Filled the canine void in my life by making friends with this little guy, too cute.


Day 22: To Infinity and Beyond

From the moment I started researching Bali I knew that the Hanging Gardens were a must do in Ubud. Pictures of this luxury hotel’s famous infinity pool are literally everywhere on Pinterest and it wasn’t long before the place ended up on my travel bucket list.

We got off to an early start and set off for breakfast at the Hanging Gardens Resort. It is about a 30 minute drive from Ubud centre literally in the middle of the jungle.

This place is the epitome of luxury–wooden cable cars to transport guests around the resort, private pools at every villa, and of course the most amazing infinity pool I’ve ever stepped foot in. Rooms here start at something like $450/night I believe.

We enjoyed a delicious breakfast buffet with an unreal view. I did my very best to act as though I was a trust fund baby who could actually afford to be staying there. BTW if you want extensive details on what I’ve been eating check out Elai’s blog, she is def the food blogger of the two of us–but check it out either way:


After eating breakfast we headed to the MOST AMAZING POOL I HAVE EVER SWAM IN IN MY LIFE. This gorgeous two tiered infinity pool looks out onto the surrounding jungle valley. Beyond cool. And the best part is the swanky wealthy guests are way too classy for swimming so Elai and I had the pool all to ourselves! This made our extensive photoshoot way less awkward for everyone.


When we got back into town we set out on a walk we had heard about from our tour guide. A few wrong turns and we wound up on a narrow path in the jungle. Eventually we ran into some locals who kindly led us towards the rice paddies we were trying to see. We got to take the scenic route (walking across the rice paddies vs on the concrete path we had tried to find). The Balinese man could barely speak English at all but the one thing he did get out was “be careful, snakes” so that pretty much set us off sprinting across the rice paddies until we safely reached the comfort of concrete.

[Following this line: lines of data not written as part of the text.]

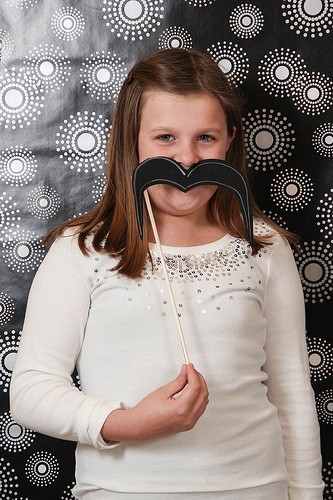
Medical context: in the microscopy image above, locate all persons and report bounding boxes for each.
[9,48,326,500]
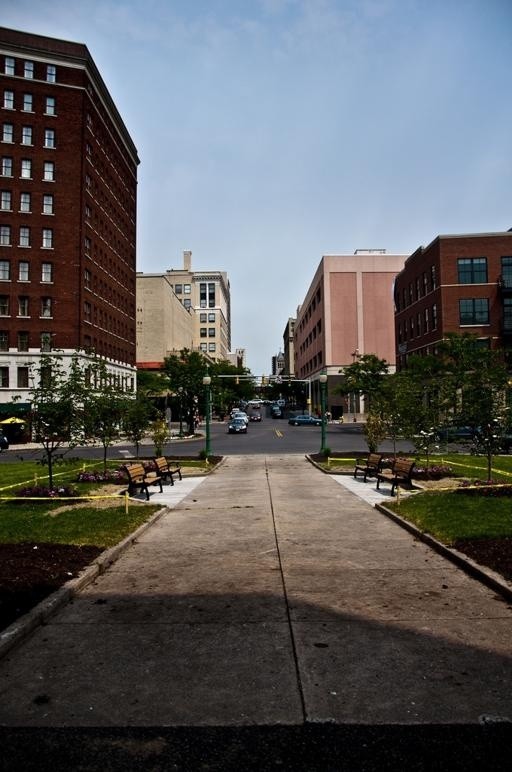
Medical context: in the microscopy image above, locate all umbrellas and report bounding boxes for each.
[0,417,26,425]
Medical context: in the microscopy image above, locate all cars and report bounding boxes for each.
[265,398,286,419]
[228,401,249,434]
[252,403,260,408]
[247,399,264,404]
[250,411,262,421]
[288,415,323,426]
[428,422,477,442]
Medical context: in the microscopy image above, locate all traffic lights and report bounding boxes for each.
[288,379,291,387]
[262,376,266,384]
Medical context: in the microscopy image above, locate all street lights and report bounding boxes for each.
[203,364,212,454]
[320,363,327,449]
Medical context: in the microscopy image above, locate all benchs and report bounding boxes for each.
[152,457,182,486]
[353,453,383,482]
[123,463,163,501]
[376,457,416,497]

We spent the rest of the day doing the rest of the local shops we had missed and trying to hit every food joint in Bali that we thought warranted a visit. The food scene in Bali is literally unrealllll–so paleo friendly and yummy–4 days was simply not enough time for us to hit all the gems but we did our best today. Highlights were the Living Food Lab “conscious eating experiment” (totally raw local and vegan) and Bali Buda (see food mantra below.


Day 21: Bali by Bicycle

After some extensive trip advisor research, we settled on a bike tour of rural Ubud as our activity of choice for the day. Our first stop was at this beautiful view of the rice terraces. I picked out the fellow Canadians in our group immediately by the girls Lululemon apparel–super nice couple from Calgary.


Next stop was breakfast over looking a volcano by the lake. Super yummy smorgasbord with one of the top watermelon juices of the trip!


We then stopped at a coffee plantation where we learned about the process of brewing the specialty Lewak coffee. Coffee beans are fed to a ferret like animal and then the Lewak’s feces is dissected to collect the fermented beans which are then used to make the coffee. This “shitty” coffee goes for £40/cup in England!

We also got a delicious sampler of a big variety of teas and coffee. My favs: vanilla coffee and pandanus tea.


Made a stop at the rice fields to see how the Balinese harvest their rice. Most of these workers are women that work for rice rather than money from the land owner so that they can spend the money her husband makes on something other than rice.


The whole bike ride was nothing short of beautiful and the last leg of the ride was pretty physically demanding. Made our delicious lunch all the better–roasted duck, satay chicken, peanut tofu, and Balinese veggies. The whole tour was super well done–highly recommend if you’re ever in Bali (Bali Budaya Tours).


At the end of the tour we got dropped off at Ubud’s famous Monkey Forest. I could have spent hours at this places, hundreds of monkeys everywhereeee. The babies were the cutest! As you can see below the monkeys do have klepto tendencies.



Ended the day with a bit of shopping and saw this gem and thought of Casey–you can say this at Parsons to all of your upper east side classmates.